» Exercise details:
Count the lines in the following data that include "zebraplains". Please write only the number.

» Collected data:
※

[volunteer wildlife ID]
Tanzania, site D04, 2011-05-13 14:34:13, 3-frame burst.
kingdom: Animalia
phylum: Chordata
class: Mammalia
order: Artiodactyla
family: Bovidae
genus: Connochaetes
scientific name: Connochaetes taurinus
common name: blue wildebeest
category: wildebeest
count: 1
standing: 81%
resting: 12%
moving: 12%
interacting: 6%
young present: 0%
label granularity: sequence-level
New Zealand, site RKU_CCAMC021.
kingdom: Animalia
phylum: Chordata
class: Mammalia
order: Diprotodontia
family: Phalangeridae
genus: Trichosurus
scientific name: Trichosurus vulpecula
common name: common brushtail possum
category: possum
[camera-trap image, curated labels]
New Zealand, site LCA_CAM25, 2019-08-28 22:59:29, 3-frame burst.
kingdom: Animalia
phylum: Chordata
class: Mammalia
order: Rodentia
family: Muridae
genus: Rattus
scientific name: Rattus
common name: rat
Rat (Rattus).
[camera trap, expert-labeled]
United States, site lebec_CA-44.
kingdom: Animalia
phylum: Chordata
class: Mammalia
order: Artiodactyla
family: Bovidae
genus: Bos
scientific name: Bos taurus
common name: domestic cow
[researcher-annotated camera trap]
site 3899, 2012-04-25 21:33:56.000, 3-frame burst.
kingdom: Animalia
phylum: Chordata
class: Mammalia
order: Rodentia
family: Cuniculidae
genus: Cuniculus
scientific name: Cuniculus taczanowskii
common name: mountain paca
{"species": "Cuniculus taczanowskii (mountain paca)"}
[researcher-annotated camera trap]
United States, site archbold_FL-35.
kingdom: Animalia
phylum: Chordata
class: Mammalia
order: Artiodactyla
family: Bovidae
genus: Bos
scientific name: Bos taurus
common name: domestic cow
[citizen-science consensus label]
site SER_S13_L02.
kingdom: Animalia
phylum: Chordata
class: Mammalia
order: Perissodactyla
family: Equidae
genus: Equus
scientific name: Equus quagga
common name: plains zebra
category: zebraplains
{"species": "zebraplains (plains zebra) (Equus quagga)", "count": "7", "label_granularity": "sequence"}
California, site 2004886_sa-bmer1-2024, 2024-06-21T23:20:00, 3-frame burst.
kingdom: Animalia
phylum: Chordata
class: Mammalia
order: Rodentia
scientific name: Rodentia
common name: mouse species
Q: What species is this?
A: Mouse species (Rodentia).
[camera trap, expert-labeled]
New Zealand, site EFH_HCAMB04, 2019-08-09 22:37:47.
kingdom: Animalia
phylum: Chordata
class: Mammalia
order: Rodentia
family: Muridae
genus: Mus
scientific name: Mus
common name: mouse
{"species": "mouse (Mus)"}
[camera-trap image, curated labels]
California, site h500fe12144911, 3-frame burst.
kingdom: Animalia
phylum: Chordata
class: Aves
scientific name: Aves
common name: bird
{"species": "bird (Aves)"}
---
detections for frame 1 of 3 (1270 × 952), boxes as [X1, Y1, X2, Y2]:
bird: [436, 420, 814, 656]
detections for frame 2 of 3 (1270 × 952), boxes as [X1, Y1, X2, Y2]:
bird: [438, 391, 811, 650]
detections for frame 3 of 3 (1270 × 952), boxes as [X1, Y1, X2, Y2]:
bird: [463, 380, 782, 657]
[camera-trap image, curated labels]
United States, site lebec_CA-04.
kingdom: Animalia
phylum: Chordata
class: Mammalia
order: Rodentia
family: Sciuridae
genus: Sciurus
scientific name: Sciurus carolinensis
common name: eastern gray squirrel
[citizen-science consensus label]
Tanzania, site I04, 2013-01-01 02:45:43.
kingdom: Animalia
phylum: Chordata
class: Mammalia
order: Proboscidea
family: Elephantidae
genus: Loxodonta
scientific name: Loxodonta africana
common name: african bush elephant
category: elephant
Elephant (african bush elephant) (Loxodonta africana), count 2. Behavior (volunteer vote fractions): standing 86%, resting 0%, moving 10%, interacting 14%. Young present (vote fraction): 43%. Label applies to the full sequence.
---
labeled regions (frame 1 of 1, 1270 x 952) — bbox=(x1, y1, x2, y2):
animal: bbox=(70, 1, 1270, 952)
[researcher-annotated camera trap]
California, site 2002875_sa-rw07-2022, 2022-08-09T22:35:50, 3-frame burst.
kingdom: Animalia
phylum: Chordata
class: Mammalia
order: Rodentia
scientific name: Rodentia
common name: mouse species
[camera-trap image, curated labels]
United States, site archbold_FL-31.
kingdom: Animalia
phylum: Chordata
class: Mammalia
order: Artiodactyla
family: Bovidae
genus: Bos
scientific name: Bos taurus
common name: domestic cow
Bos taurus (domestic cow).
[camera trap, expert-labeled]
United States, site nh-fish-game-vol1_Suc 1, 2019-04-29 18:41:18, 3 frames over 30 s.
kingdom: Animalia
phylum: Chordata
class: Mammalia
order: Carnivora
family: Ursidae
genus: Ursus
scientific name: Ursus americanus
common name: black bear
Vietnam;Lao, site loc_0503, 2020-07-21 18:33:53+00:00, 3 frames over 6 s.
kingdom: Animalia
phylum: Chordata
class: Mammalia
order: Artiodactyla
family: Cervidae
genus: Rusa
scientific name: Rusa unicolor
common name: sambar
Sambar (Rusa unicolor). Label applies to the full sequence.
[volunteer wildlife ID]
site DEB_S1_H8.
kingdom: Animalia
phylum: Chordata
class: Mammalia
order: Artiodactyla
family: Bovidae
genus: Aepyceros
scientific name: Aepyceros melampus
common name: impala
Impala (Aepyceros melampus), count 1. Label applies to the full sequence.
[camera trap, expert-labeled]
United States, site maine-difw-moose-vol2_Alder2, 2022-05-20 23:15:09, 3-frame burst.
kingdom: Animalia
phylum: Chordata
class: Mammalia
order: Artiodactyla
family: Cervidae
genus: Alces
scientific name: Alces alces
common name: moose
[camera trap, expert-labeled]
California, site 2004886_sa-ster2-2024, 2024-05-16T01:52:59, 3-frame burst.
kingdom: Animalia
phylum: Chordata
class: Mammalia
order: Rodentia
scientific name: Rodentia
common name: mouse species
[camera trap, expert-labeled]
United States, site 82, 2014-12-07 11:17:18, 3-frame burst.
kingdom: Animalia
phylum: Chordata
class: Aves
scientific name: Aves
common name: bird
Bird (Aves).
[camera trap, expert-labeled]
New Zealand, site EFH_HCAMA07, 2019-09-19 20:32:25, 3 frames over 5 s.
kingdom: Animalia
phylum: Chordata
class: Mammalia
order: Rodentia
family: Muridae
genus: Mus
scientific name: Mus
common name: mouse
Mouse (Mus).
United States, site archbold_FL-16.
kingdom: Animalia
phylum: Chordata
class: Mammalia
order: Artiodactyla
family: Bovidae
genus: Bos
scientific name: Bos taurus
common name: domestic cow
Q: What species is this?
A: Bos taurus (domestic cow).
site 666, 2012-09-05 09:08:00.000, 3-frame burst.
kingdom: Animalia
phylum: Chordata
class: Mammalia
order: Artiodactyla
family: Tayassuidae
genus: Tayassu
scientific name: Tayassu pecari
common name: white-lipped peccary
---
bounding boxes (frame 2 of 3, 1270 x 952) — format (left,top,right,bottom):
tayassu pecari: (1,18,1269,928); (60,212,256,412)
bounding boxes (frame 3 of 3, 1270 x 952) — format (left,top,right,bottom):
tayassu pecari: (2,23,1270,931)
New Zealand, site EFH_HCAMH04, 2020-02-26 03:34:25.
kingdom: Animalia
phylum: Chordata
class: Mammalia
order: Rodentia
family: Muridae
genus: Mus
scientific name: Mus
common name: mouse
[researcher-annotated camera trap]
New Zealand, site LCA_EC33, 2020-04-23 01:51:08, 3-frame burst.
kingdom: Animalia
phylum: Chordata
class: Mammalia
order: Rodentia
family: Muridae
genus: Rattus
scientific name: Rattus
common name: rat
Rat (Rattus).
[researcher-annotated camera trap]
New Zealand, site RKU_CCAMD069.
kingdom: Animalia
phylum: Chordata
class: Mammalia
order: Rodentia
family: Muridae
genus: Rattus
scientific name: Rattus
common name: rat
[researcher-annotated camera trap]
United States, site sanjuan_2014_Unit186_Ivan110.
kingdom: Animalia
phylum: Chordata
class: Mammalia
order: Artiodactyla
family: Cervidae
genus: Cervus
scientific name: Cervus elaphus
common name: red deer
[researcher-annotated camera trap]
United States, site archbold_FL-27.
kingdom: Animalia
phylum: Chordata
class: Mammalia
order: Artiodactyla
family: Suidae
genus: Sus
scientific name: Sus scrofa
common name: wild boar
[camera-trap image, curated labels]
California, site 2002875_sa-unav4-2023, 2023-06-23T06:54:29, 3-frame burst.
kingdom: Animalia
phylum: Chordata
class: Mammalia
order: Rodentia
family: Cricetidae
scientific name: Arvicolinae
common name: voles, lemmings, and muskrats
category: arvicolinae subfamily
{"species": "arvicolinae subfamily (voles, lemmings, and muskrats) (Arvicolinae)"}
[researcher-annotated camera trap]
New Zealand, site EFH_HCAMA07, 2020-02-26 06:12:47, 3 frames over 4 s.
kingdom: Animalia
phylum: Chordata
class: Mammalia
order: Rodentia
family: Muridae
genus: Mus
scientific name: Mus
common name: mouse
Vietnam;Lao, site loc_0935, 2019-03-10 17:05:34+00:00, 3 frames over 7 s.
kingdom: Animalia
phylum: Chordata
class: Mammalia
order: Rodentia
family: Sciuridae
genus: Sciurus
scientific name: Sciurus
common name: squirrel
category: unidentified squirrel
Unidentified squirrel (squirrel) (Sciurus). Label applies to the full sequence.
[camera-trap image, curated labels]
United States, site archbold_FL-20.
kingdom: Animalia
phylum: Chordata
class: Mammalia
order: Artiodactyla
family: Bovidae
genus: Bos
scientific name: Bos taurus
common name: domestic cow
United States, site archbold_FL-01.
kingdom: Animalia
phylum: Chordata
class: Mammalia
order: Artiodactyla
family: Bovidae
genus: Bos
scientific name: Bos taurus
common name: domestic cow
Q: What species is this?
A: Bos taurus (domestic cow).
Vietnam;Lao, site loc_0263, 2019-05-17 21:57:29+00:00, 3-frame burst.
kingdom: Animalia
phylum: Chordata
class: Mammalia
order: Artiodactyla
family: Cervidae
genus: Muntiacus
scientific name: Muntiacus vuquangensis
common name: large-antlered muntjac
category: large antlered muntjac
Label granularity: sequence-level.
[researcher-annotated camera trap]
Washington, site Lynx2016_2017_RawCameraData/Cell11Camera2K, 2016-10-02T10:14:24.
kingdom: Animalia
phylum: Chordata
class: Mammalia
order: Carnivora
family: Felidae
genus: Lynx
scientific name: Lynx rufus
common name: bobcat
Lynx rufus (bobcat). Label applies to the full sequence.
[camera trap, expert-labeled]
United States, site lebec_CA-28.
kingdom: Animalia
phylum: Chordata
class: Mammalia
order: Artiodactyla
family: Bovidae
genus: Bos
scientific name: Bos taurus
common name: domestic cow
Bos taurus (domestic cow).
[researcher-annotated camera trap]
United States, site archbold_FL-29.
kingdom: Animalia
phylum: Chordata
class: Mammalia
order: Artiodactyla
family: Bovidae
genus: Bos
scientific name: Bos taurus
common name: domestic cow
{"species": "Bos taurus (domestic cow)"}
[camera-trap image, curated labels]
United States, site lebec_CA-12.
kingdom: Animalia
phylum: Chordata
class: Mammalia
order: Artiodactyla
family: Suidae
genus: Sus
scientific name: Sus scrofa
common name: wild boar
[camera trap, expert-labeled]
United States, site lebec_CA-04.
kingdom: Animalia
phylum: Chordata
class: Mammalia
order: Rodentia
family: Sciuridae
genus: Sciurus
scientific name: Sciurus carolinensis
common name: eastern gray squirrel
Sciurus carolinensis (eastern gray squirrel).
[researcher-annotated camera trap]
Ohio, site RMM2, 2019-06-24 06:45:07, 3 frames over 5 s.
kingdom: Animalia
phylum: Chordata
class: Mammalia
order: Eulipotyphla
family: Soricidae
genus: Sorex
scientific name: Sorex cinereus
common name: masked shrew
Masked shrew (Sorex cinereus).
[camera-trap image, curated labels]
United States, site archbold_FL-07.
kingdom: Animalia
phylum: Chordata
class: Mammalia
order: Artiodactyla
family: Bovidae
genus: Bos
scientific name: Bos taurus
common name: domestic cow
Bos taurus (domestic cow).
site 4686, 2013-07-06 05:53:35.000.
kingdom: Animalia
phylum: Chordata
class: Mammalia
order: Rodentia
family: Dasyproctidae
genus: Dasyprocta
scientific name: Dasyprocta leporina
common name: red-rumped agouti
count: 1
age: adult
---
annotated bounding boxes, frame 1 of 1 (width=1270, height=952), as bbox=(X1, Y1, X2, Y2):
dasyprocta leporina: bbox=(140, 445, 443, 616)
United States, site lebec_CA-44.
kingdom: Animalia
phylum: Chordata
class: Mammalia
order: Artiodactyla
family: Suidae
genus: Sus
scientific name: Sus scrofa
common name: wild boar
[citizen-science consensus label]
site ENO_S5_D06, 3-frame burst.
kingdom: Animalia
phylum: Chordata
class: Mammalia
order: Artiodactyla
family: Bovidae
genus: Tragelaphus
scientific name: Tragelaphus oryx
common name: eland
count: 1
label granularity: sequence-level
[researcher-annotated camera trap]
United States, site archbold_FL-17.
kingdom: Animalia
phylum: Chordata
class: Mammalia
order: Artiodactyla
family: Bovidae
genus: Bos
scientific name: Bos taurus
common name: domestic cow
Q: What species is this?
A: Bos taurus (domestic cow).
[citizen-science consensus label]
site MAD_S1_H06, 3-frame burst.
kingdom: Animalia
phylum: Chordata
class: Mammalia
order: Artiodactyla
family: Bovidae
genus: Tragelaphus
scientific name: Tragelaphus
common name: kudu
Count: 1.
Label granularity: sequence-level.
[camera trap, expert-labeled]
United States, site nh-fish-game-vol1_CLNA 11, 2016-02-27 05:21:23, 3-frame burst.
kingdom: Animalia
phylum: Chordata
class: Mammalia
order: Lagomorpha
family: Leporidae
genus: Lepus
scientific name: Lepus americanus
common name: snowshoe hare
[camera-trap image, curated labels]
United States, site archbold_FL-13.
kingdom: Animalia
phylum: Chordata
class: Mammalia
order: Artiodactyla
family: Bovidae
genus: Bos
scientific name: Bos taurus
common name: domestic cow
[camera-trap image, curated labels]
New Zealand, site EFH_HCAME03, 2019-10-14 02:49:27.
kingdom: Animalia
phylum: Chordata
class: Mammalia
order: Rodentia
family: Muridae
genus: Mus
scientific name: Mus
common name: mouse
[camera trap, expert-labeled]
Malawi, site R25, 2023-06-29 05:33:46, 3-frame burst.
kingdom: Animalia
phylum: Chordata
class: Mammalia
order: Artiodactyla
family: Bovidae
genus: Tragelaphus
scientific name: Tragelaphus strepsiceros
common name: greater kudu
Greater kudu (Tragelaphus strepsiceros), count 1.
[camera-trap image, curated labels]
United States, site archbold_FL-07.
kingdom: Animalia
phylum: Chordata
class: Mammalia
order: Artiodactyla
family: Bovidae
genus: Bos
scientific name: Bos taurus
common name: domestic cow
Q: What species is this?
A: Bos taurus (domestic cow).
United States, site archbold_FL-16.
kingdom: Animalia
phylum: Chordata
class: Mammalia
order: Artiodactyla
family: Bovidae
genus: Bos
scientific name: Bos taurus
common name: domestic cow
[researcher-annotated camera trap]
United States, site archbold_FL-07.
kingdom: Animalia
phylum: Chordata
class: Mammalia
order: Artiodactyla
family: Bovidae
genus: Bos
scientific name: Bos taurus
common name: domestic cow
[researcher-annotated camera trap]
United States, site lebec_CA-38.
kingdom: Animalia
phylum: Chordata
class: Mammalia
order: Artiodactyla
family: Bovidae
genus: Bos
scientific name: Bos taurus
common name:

※

» Response box:
2